─── Extract provided
Addressing the crowd after the band sang its hit “Kiss You,” Payne said he hoped we’d enjoy “the next hour and 50 minutes or so” — right on the money, by my watch.

The songs too — from albums released like clockwork every November since 2011 — delivered carefully geared payloads: the synthetic Mumford & Sons stomp of “Story of My Life,” the creamy vocal harmonies in “You & I,” the exuberant pop-rock rush of “Best Song Ever,” which opens with a keyboard figure as close to the Who’s “Baba O’Riley” as the band’s lawyers would likely permit. (A fourth album, titled “Four,” is due Nov. 17.)

But it’s not like One Direction was making a big deal about, y’know, music.

Shortly before Thursday’s encore, Tomlinson took a minute to introduce the group’s four-piece backing band, and each player’s instrumental solo turned into an impromptu mini-cover of another artist’s song: Aloe Blacc’s “I Need a Dollar,” for instance, or “Lego House” by One Direction’s pal Ed Sheeran.

When the drummer revved up Robin Thicke’s “Blurred Lines,” Payne couldn’t help himself and began singing along, doing a decent impression of Thicke’s louche come-on. But then he seemed to forget the words. What to do?

“Blah blah blah,” he sang, without a trace of chagrin.
──────
─── Information supplied
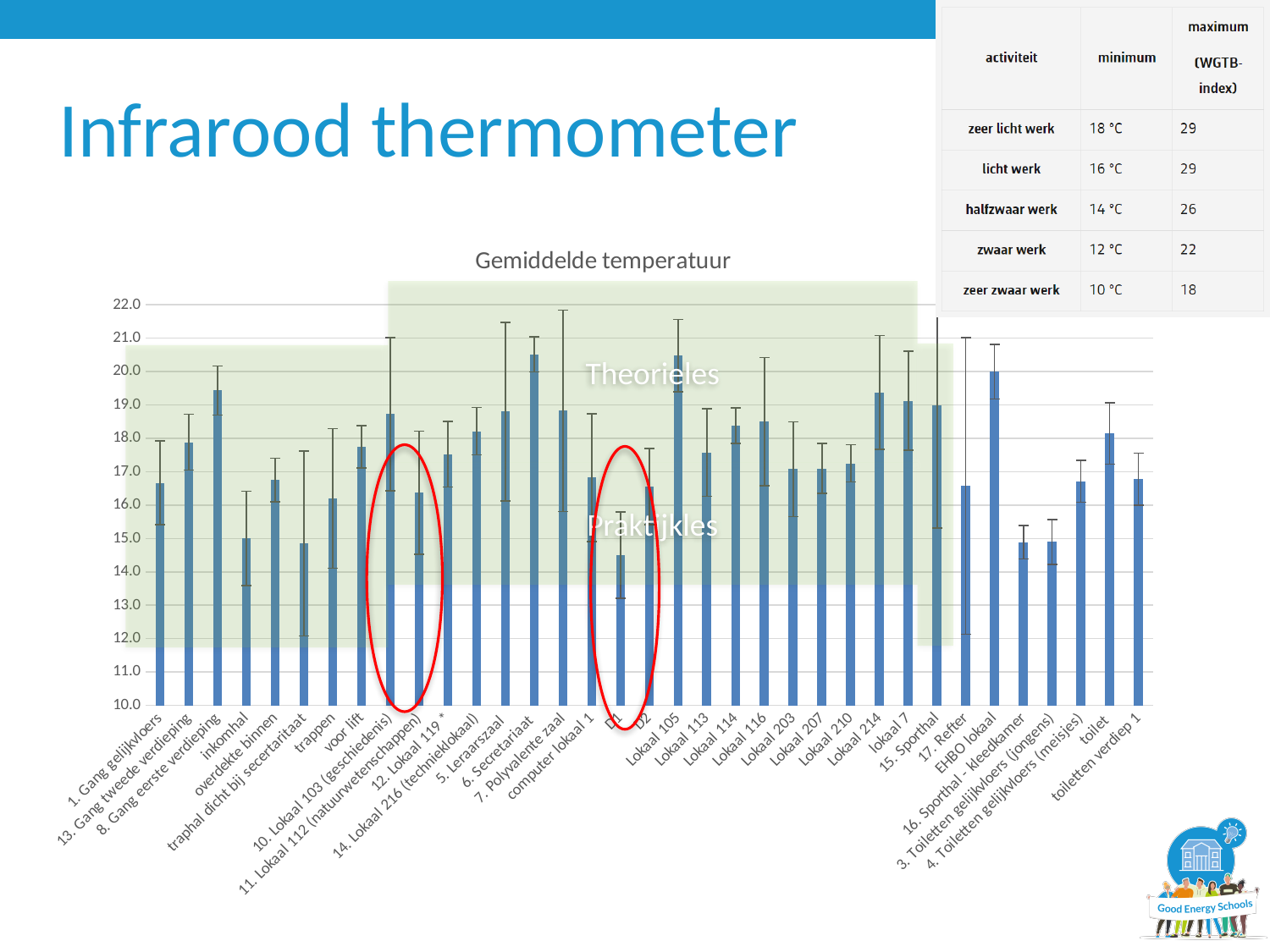
Is the value for 6. Secretariaat greater or less than 20.0? greater Which has the higher value, D1 or D2? D2 What are the lowest and highest values shown on the vertical axis of the chart? 10.0 and 22.0 Which has the higher value, 8. Gang eerste verdieping or inkomhal? 8. Gang eerste verdieping What kind of chart is shown on the slide? bar chart Which has the higher value, Lokaal 105 or Lokaal 113? Lokaal 105 Is the value for trappen greater or less than 15.0? greater Is the value for inkomhal greater or less than 16.0? less What is the title of the chart? Gemiddelde temperatuur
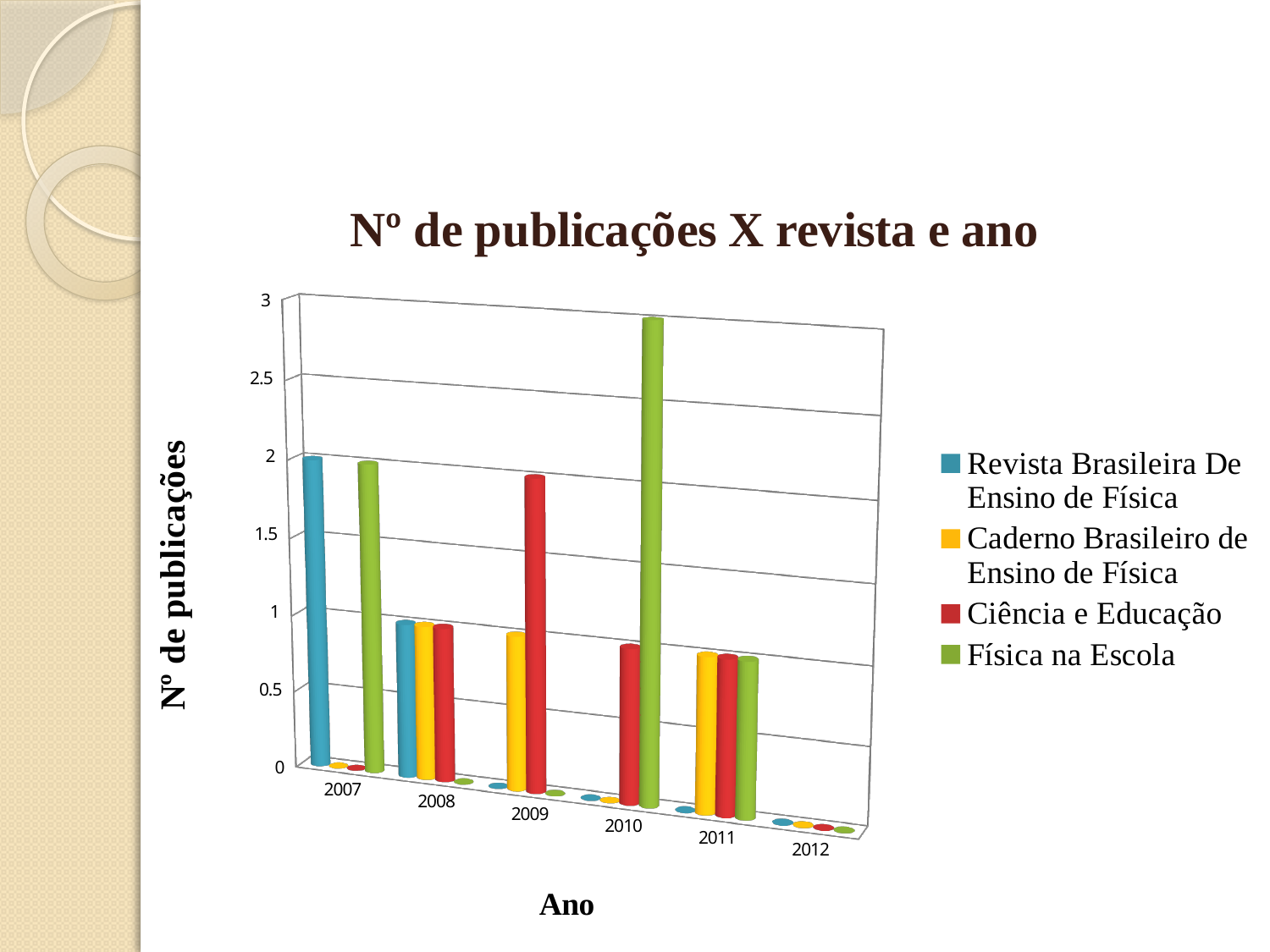
What is the title of the chart? Nº de publicações X revista e ano Is the value for Ciência e Educação in 2009 greater or less than 1.5? greater Is the value for Física na Escola in 2010 greater or less than 2? greater Which is larger: Física na Escola in 2010 or Ciência e Educação in 2009? Física na Escola in 2010 How many years are shown on the x axis? 6 In which year do all four series show no publications? 2012 Which is larger: Revista Brasileira De Ensino de Física in 2007 or in 2008? 2007 Is the value for Revista Brasileira De Ensino de Física in 2007 greater or less than 1.5? greater How many series does the legend list? 4 Which series and year has the highest bar in the chart? Física na Escola in 2010 What kind of chart is shown on the slide? bar chart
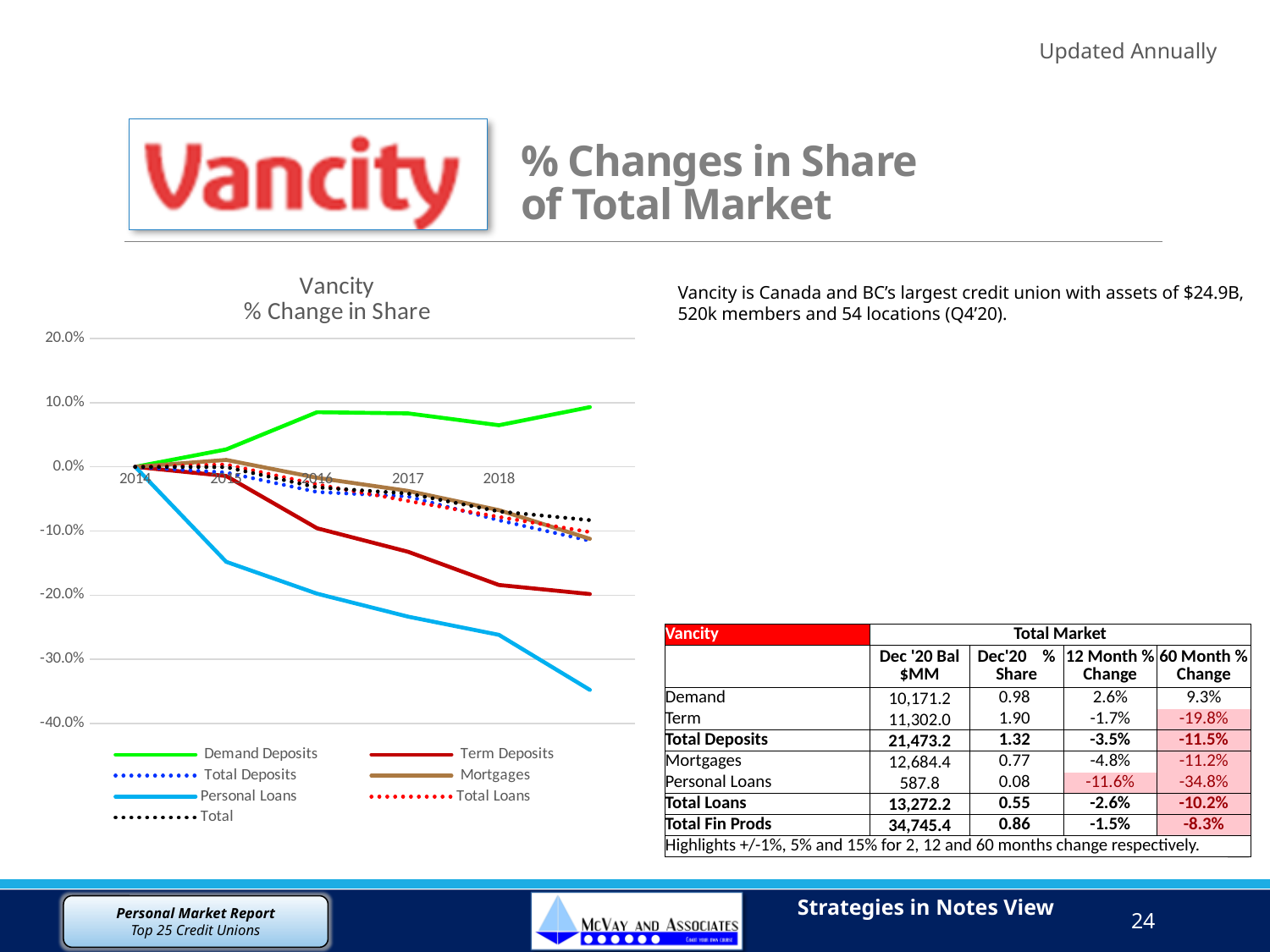
In the "Vancity % Change in Share" chart, which is larger in 2018: the value for Mortgages or the value for Term Deposits? Mortgages In the "Vancity % Change in Share" chart, does the Personal Loans line rise or fall from 2014 to the end of the chart? fall How many series does the legend of the "Vancity % Change in Share" chart list? 7 What kind of chart is the "Vancity % Change in Share" chart? line chart In the "Vancity % Change in Share" chart, is the final value for Personal Loans greater or less than -30.0%? less In the "Vancity % Change in Share" chart, which series has the highest value at the right end of the chart? Demand Deposits What colour is the Demand Deposits line in the "Vancity % Change in Share" chart? green In the "Vancity % Change in Share" chart, is the value for Term Deposits in 2018 greater or less than -10.0%? less In the "Vancity % Change in Share" chart, is the final value for Demand Deposits greater or less than 0.0%? greater In the "Vancity % Change in Share" chart, does the Demand Deposits line rise or fall overall from 2014 to the end of the chart? rise What is the highest tick value shown on the y axis of the "Vancity % Change in Share" chart? 20.0% In the "Vancity % Change in Share" chart, which series has the lowest value at the right end of the chart? Personal Loans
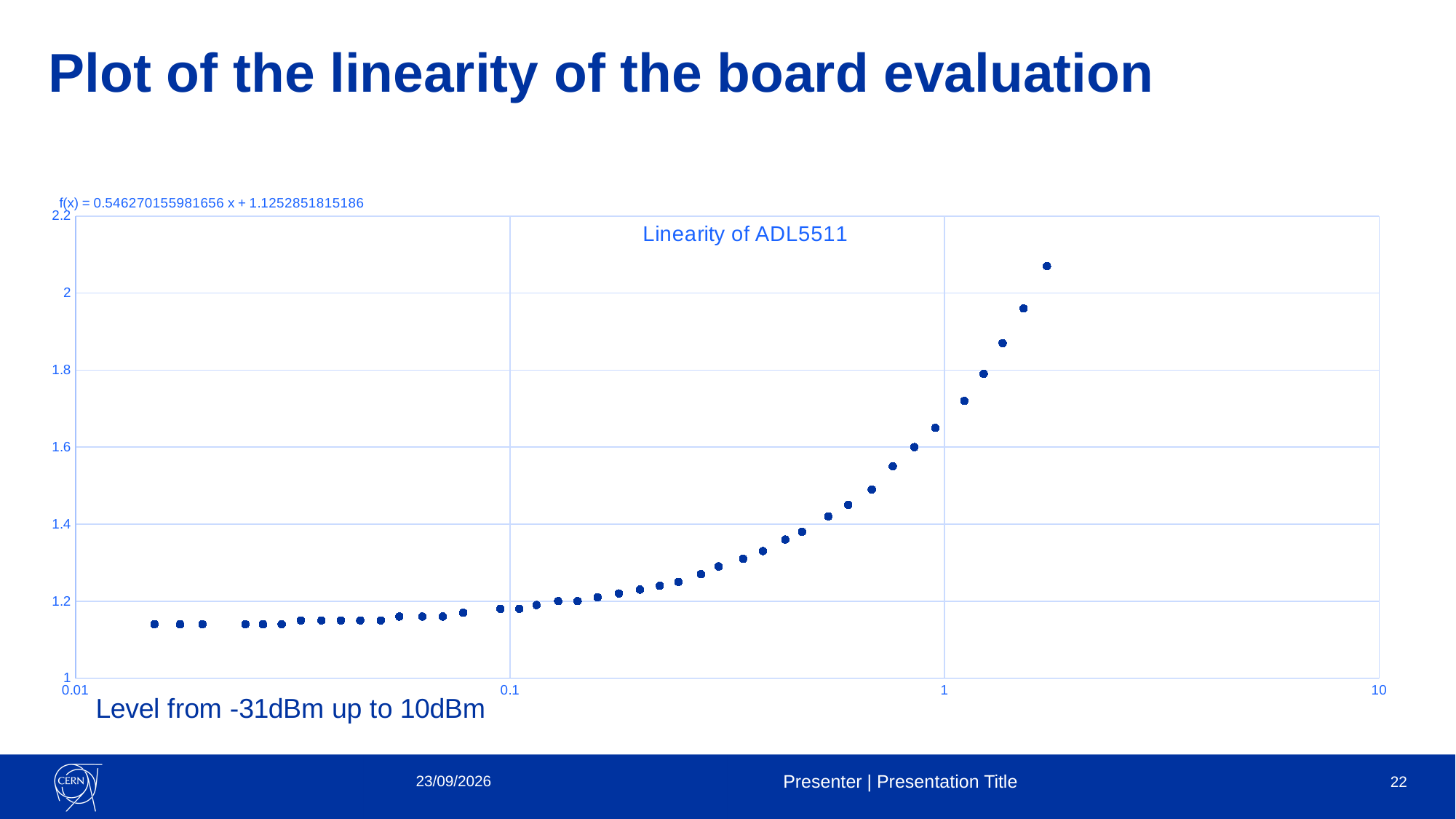
Is the plotted value at x = 1 greater or less than 1.4? greater Is the value of the highest plotted point greater or less than 2? greater Do the plotted values rise or fall as the x-axis value increases? rise What kind of chart is shown on the slide? scatter chart Which plotted point has the higher value, the leftmost point or the rightmost point? the rightmost point What is the title of the chart? Linearity of ADL5511 What trendline equation is printed above the chart? f(x) = 0.546270155981656 x + 1.1252851815186 Is the rightmost plotted point greater or less than 1.8? greater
──────
• _Your instructions_: Copy out the passage about the One Direction concert in full, word for word. The listing plays no part in this exercise.

• _Worked solution_:
Addressing the crowd after the band sang its hit “Kiss You,” Payne said he hoped we’d enjoy “the next hour and 50 minutes or so” — right on the money, by my watch.

The songs too — from albums released like clockwork every November since 2011 — delivered carefully geared payloads: the synthetic Mumford & Sons stomp of “Story of My Life,” the creamy vocal harmonies in “You & I,” the exuberant pop-rock rush of “Best Song Ever,” which opens with a keyboard figure as close to the Who’s “Baba O’Riley” as the band’s lawyers would likely permit. (A fourth album, titled “Four,” is due Nov. 17.)

But it’s not like One Direction was making a big deal about, y’know, music.

Shortly before Thursday’s encore, Tomlinson took a minute to introduce the group’s four-piece backing band, and each player’s instrumental solo turned into an impromptu mini-cover of another artist’s song: Aloe Blacc’s “I Need a Dollar,” for instance, or “Lego House” by One Direction’s pal Ed Sheeran.

When the drummer revved up Robin Thicke’s “Blurred Lines,” Payne couldn’t help himself and began singing along, doing a decent impression of Thicke’s louche come-on. But then he seemed to forget the words. What to do?

“Blah blah blah,” he sang, without a trace of chagrin.